Organizations are challenged to find a proper balance between alleviating risk and allocating an adequate investment on risk management. It is always better if managers and IT professionals identify threats before they occur and try to entirely avoid them. Nevertheless, in case of occurrence, managers have to be proactive in controlling risks before they become serious problems.
Establishing measures in minimizing the impact of threats if they occur helps in preventing their reoccurrence. But trying to avoid or manage all threats at the same time is a costly and difficult task. Therefore, the risk management teams need to address risks that lead to high exposure or in other words high expected the business loss. According to Stoneburner et al. (2002), “the analysis of the threat to an IT system must include an analysis of the vulnerabilities associated with system environment.” For example, the vulnerability could be related to accessing company’s server from an unsecured network; the potential threat could be having unauthorized users accessing the network (e.g., hackers), which in turn may cost a catastrophic loss of organization’s valuable data.
Risk management teams have to focus on important assets and assign likelihood (probabilities) of occurrence of a specific threat and check the magnitude of its impact (high, medium, low). A risk-level matrix (contingency table) with likelihoods in the rows and impact in the columns helps in understanding the degree or level of risk to which an asset might be exposed when vulnerability happens.

## Recorded information:
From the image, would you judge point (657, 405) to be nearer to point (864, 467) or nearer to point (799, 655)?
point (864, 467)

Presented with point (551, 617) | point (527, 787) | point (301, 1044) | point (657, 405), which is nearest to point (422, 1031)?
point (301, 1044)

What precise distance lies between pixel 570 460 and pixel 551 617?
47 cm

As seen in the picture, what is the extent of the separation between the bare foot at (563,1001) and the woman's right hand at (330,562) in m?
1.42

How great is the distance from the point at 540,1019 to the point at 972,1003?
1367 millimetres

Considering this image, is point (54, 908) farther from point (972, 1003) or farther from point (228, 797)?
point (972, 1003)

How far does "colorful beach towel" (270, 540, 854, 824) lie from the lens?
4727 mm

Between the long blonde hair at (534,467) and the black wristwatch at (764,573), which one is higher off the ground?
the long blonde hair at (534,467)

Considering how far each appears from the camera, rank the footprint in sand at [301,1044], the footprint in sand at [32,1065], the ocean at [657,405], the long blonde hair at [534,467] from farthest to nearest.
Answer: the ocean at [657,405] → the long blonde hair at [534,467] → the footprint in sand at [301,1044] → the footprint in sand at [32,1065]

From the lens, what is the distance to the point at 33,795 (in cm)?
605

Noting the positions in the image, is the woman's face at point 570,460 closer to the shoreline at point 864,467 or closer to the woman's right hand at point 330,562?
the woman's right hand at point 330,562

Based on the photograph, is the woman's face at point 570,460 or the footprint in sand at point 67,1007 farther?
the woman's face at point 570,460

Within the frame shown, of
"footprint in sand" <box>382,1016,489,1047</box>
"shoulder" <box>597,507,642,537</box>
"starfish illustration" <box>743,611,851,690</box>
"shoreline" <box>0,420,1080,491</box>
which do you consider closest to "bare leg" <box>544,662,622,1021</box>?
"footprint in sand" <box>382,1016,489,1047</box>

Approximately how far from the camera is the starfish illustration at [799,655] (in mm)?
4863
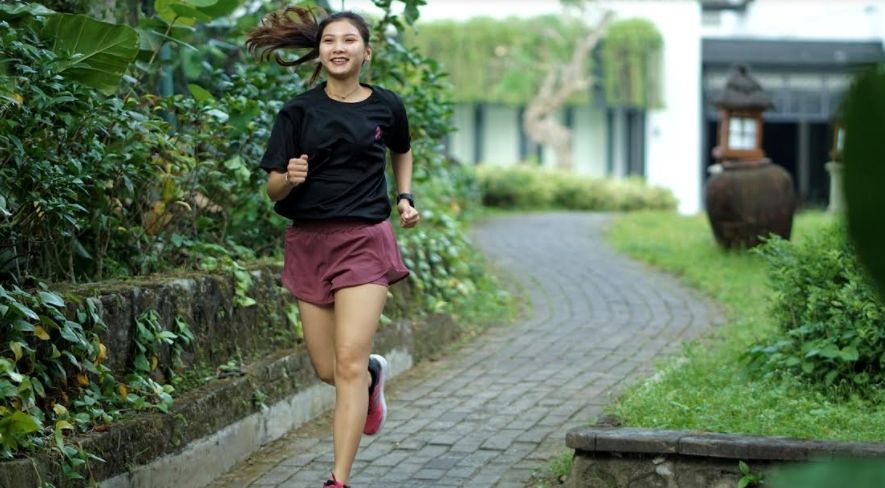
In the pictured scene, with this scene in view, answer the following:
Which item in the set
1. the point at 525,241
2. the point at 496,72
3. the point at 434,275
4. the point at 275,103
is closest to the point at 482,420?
the point at 275,103

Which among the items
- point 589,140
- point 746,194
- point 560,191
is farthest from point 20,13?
point 589,140

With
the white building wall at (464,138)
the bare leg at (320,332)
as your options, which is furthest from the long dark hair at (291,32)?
the white building wall at (464,138)

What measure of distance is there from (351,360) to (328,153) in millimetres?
755

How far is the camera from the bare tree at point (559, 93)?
31.5 meters

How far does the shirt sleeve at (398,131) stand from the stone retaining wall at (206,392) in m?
1.20

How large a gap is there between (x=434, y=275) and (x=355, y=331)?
5.10 metres

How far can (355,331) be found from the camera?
16.0 ft

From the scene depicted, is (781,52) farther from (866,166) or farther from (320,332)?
(866,166)

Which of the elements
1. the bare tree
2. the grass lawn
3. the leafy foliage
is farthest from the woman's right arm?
the bare tree

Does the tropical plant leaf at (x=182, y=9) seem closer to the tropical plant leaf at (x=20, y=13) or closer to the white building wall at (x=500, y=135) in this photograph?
the tropical plant leaf at (x=20, y=13)

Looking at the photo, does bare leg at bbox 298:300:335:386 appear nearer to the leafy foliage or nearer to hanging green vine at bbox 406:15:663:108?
the leafy foliage

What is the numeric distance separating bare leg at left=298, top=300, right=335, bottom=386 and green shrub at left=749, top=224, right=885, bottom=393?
2504 millimetres

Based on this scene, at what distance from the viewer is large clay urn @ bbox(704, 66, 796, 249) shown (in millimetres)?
14188

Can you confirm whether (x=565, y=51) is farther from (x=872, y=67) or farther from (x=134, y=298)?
(x=872, y=67)
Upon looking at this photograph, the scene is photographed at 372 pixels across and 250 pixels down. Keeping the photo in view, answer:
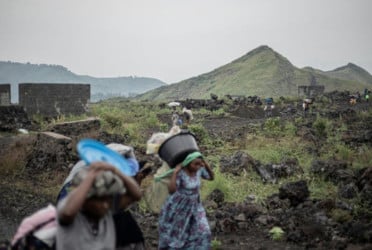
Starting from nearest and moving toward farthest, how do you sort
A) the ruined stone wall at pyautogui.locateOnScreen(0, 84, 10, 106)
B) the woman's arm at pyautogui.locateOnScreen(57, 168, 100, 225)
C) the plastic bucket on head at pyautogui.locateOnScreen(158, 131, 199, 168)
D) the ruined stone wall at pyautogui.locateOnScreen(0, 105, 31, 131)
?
the woman's arm at pyautogui.locateOnScreen(57, 168, 100, 225) < the plastic bucket on head at pyautogui.locateOnScreen(158, 131, 199, 168) < the ruined stone wall at pyautogui.locateOnScreen(0, 105, 31, 131) < the ruined stone wall at pyautogui.locateOnScreen(0, 84, 10, 106)

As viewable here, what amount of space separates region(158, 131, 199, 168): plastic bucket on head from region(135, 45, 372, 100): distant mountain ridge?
46120 millimetres

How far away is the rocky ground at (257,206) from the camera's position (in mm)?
5246

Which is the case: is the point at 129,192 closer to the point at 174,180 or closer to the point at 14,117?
the point at 174,180

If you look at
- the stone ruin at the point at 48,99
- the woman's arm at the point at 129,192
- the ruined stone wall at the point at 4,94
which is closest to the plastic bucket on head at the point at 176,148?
the woman's arm at the point at 129,192

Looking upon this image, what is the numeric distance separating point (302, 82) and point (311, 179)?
4950cm

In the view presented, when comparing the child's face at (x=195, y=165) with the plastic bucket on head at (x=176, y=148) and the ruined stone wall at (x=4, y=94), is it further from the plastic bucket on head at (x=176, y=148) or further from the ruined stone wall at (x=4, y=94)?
the ruined stone wall at (x=4, y=94)

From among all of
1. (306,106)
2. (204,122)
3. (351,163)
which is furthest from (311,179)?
(306,106)

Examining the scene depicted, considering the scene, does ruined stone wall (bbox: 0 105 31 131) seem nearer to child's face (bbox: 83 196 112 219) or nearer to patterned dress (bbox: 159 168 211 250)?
patterned dress (bbox: 159 168 211 250)

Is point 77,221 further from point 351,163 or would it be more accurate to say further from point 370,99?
point 370,99

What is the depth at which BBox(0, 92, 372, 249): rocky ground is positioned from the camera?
Answer: 17.2 ft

## Exercise set:
A. Answer these questions from the risk management passage:
(i) Which source does it quote on analyzing threats to an IT system?
(ii) What vulnerability does it give as an example?
(iii) In the risk-level matrix, what is placed in the rows and what in the columns?
B. Please write the next part of the risk management passage, starting after its final sentence.

## The replies:
A.
(i) Stoneburner et al. (2002).
(ii) Accessing the company's server from an unsecured network.
(iii) Likelihoods are placed in the rows and impact in the columns.

B.
The level of investment on controls and measures deployed to avoid or mitigate the impact on business varies with the type of organizations, for example, a bank might spend a lot more on policies and security related to data breaches than a digital media agency. It is important to define the risk acceptance levels for each organization and check the funds available and calculate the IRR (Internal Rate of Return) that management expects on remediation project (Kouns, J. and Minoli, D., 2010, pp. 262). This will help managers to decide whether to avoid, lessen, transfer or ignore risk entirely.
Managers need to undertake a proper cost-benefit exercise taking into consideration the quantitative and qualitative aspects. They have to answers questions like what is the risk ROI. If a given risk occurs, the impact on the business will be a combination of the cost of exposure plus lost revenue while the asset is not available (Dalton, 2017). But only looking at the monetary value is not enough. Let’s say that a risk has a consequence of $100,000 in the business loss, and it will cost $60,000 to bring down the business loss to $50,000; a manager might conclude that it doesn’t make sense to spend $60,000 to save $50,000. But managers need to also look at other qualitative consequences like company’s reputation. They should consider all critical factors and measure the outcomes against all costs then decide all cost-benefits.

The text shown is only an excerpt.